**EXERCISE OBJECTIVE**
Reproduce word for word the part of the e-mail notification passage from "As the collateral" to "the appropriate parties.".

**SOURCE TEXT**
E-mail server 228 can be used in conjunction with recovery mechanism 225 to provide an “auto notification” function for the users of system 100 of FIG. 1. In this embodiment of the present invention, any change in the status of an assignment, along with the reason for the change in the status of the assignment, can be automatically sent to the appropriate users of system 100 of FIG. 1. For example, whenever an assignment has been dispatched or assigned to a third party collateral recovery agent, e-mail server 228 may be configured to send an e-mail message to the lien holder, alerting the lien holder that the assignment has been made and identifying the third party collateral recovery agent that will be attempting the collateral recovery effort.

As the collateral recovery process continues, additional e-mail notices can be generate by e-mail server 228 to keep all authorized and interested parties updated as to the status of the collateral recovery process. Additional post-recovery activities may also be used to drive updates by e-mail server 228. For example, after the collateral has been recovered, it may be sold to satisfy some or all of the outstanding debt owed to the lien holder. In that case, the collateral storage and sales events, along with the associated costs/profits/losses, may be used to trigger and e-mail message to be sent by e-mail server 228 to the appropriate parties.

**Transcribed page contents**

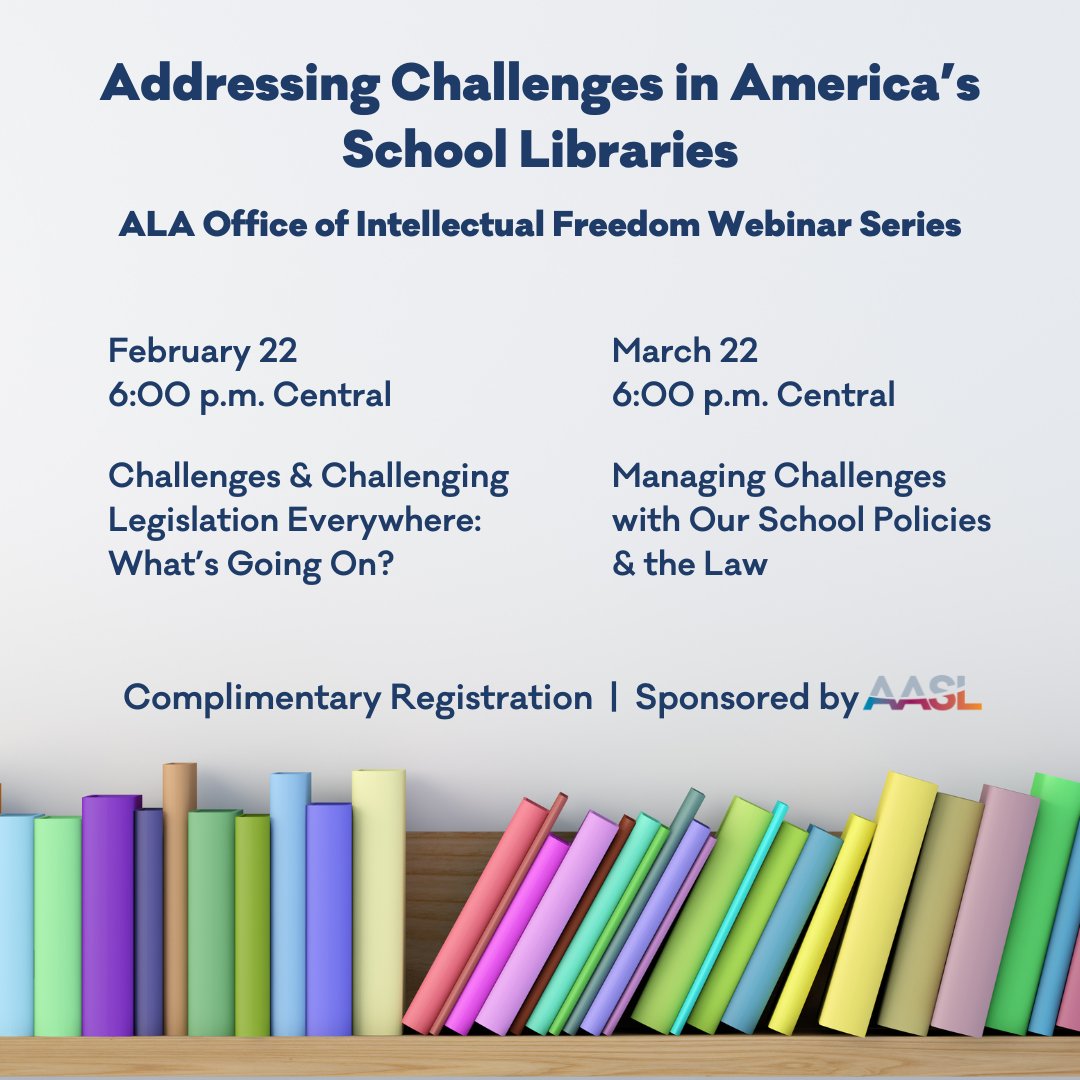 Addressing Challenges in America's School Libraries

ALA Office of Intellectual Freedom Webinar Series

February 22
6:00 p.m. Central

Challenges & Challenging Legislation Everywhere: What's Going On?

March 22
6:00 p.m. Central

Managing Challenges with Our School Policies & the Law

Complimentary Registration | Sponsored by AASL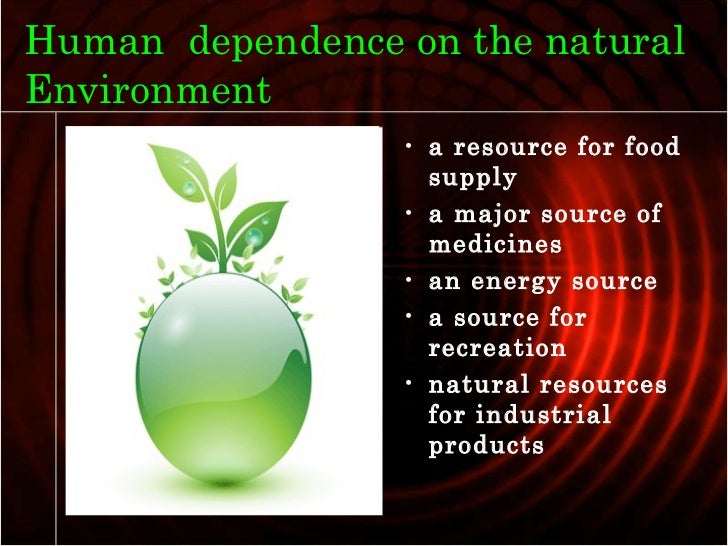 Human dependence on the natural Environment

• a resource for food supply
• a major source of medicines
• an energy source
• a source for recreation
• natural resources for industrial products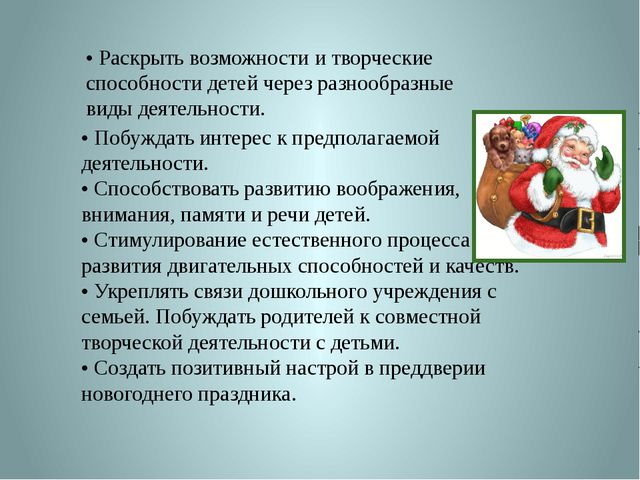 • Раскрыть возможности и творческие способности детей через разнообразные виды деятельности.

• Побуждать интерес к предполагаемой деятельности.

• Способствовать развитию воображения, внимания, памяти и речи детей.

• Стимулирование естественного процесса развития двигательных способностей и качеств.

• Укреплять связи дошкольного учреждения с семьей. Побуждать родителей к совместной творческой деятельности с детьми.

• Создать позитивный настрой в преддверии новогоднего праздника.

**OUTPUT BELOW**
As the collateral recovery process continues, additional e-mail notices can be generate by e-mail server 228 to keep all authorized and interested parties updated as to the status of the collateral recovery process. Additional post-recovery activities may also be used to drive updates by e-mail server 228. For example, after the collateral has been recovered, it may be sold to satisfy some or all of the outstanding debt owed to the lien holder. In that case, the collateral storage and sales events, along with the associated costs/profits/losses, may be used to trigger and e-mail message to be sent by e-mail server 228 to the appropriate parties.